Courage, and a feather.

It was with a great deal of heaviness in my heart that I read about Elijah Harper’s passing yesterday.

It is a difficult thing to be called to leadership in life before you feel ready. It doesn’t matter what the scale of your leadership is; when your values make you passionate about catalyzing positive change in your life and the lives of others, the weight of what’s before you often feels heavy. You want to be prepared. You want to do justice to the trust people put in your ability to come through.

One of the things that gives you courage is the transition between different generations. You know that you’re walking the traplines laid down by your predecessors. You know the brushtrails have been cleared for you, and that it’s your turn to take to those trails and seek sustenance for yourself and your people. It’s your time to walk through the landscape of power that the heads, hearts and hands of your ancestors and your teachers created for you.

You want guidance. And you want the opportunity to give gratitude to those who provide it.


The man in this image is Elijah Harper.

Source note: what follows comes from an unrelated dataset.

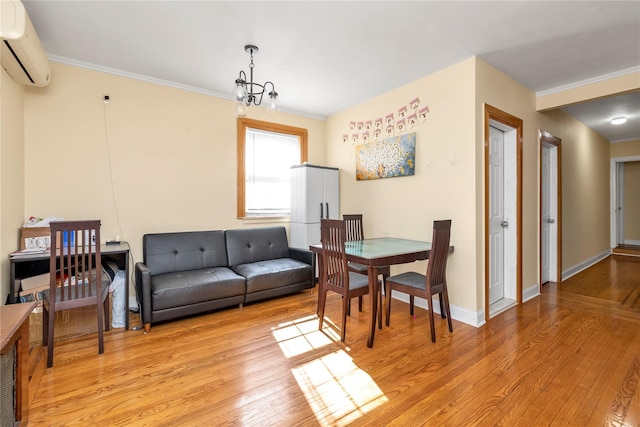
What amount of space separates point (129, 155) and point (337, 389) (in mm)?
3176

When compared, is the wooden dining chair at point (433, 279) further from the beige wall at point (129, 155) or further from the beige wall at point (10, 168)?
the beige wall at point (10, 168)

He went on ahead to walk with the ancestors yesterday, and though my heart is heavier for it, I know they’re celebrating to have him in their midst. I did not know him personally. But he is someone who has guided me, and I’d hoped to someday have the opportunity to give him my gratitude for it.

I’m not going to tell his story here. I’m not going to eulogize him. His life and leadership deserve more eloquence than I can provide. He is and always will be, for me, a symbol of the power you can wield and the change you can make with courage and an eagle feather in your hand.

He is, in a very large way, one of those incredible people who gave this gift to my generation: Reclamation of our sovereignty as indigenous people is not a dream, but a possibility. And with courage, and an eagle feather in our hands, we can help to realize the things he fought for his whole life.

May he continue to guide us and feel our gratitude carried up on the sacred smoke.